On November 30, 2025, a fire broke out at the Senate's Legislative Technical Affairs Bureau located in the third floor, causing water damage to the Senate's session hall.

=== Usage by the GSIS ===
The GSIS houses a Filipino-themed art museum, the GSIS Museo ng Sining, in the building. It is covered by parquet floors and is home to pre-colonial and colonial period artwork.

=== Usage by the Senate ===
The Senate, which meets in a separate place from the House of Representatives which is in the Batasang Pambansa Complex, rents usage of the building from the GSIS. In 2009, Senator Miriam Defensor Santiago urged the Senate to build its own building, as they are paying 7.8 million pesos for the building and 500,000 pesos for the parking lot, every month. This totaled to almost 100 million pesos in a year.

By 2017, Senator Panfilo Lacson, who is also the chairman of the Committee on Accounts, said that the Senate has paid 2.24 billion pesos to the GSIS since 1996. Arguing that the Senate could have paid for a new building with this amount, there have been moves to find a new building for the Senate. The Manila Film Center was suggested, but due to urban legends of it being haunted by the ghosts of the construction workers who built it prior to a major accident, the Senate decided to look for other options. Lacson spearheaded a successful vote approving the transfer of the Senate to a new building in Taguig.

The Senate has its museum in the building.

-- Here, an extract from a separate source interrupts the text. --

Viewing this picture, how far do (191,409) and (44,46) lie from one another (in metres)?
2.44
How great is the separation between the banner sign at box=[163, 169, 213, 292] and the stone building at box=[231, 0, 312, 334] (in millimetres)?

====Escape of Ronald dela Rosa====

Senate CCTV footage showing Sen. dela Rosa running away from the NBI

On May 11, 2026, the NBI accompanied by former senior lieutenant and senator Antonio Trillanes IV attempted to arrest Sen. Bato dela Rosa on the day of the impeachment proceedings of Vice President Sara Duterte, which was based on a warrant issued by the International Criminal Court for crimes against humanity. A CCTV footage was presented by the Senate as evidence, showing dela Rosa running from NBI agents up the stairway the moment he surreptitiously entered the Senate building through the assistance of the newly sworn-in Senate President Alan Cayetano. Witnesses reported hearing gunfire during the chase. In response to the report the NBI stated that nobody was injured. Dela Rosa arrived at the Senate plenary claiming he had been "wrestled" by the NBI. The Senate placed the entire building into a full lockdown, prohibiting all individuals, including the NBI agents and Trillanes, from leaving the building. It was later lifted in the evening. Dela Rosa was then placed under Senate protective custody by Senate Pres. Cayetano. Consequently, the NBI agents who attempted to arrest dela Rosa were cited in contempt by the Senate as soon as surveillance footages were presented at the plenary. Dela Rosa stayed in the GSIS Building until May 14, when he left the compound at approximately 2:30 A.M. accompanied by Sen. Robin Padilla. The Senate security chief was ordered suspended by the Ombudsman after a shootout at the Senate premises that resulted in a temporary blackout and dela Rosa and Padilla's escape.

=== Other usage ===
Its theater hosted the funeral of former Senate President and nationalist Dean Jovito Salonga in 2016. The Philippine Olympic Committee announced that it would hold a special election for its officers in 2019 after meeting at the building. The election was then held at the Senate premises.